O projeto de lei que regulamenta o uso da Cannabis (PL 399/2015) no Brasil foi aprovado em caráter terminativo nesta semana pela comissão especial da Câmara criada para analisar o texto e, portanto, poderia seguir direto para o Senado. Porém, o avanço do tema tem como um dos principais obstáculos a desinformação (leia mais abaixo os principais pontos do projeto).

Parlamentares contrários ao texto adiantaram que apresentarão um recurso para que o PL vá a Plenário da Câmara. Porém, o recurso também precisará ser votado e, até a última atualização desta reportagem, não foi apresentado. Se seguir direto para a análise dos senadores, caberá ao presidente Rodrigo Pacheco (DEM-MG) definir o rito de tramitação do projeto na Casa.

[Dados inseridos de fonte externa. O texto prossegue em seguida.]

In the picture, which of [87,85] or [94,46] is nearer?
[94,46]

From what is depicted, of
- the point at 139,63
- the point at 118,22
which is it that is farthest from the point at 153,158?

A proposta (íntegra) apresentada em 2015 pelo deputado Fábio Mitidieri (PSD-ES) mudava apenas um artigo da lei 11.343/2006, que institui a política nacional sobre drogas, para liberar no Brasil o comércio de medicamentos à base de Cannabis sativa, ou de substâncias canabinoides, com eficácia terapêutica comprovada e laudo médico atestando a indicação de uso.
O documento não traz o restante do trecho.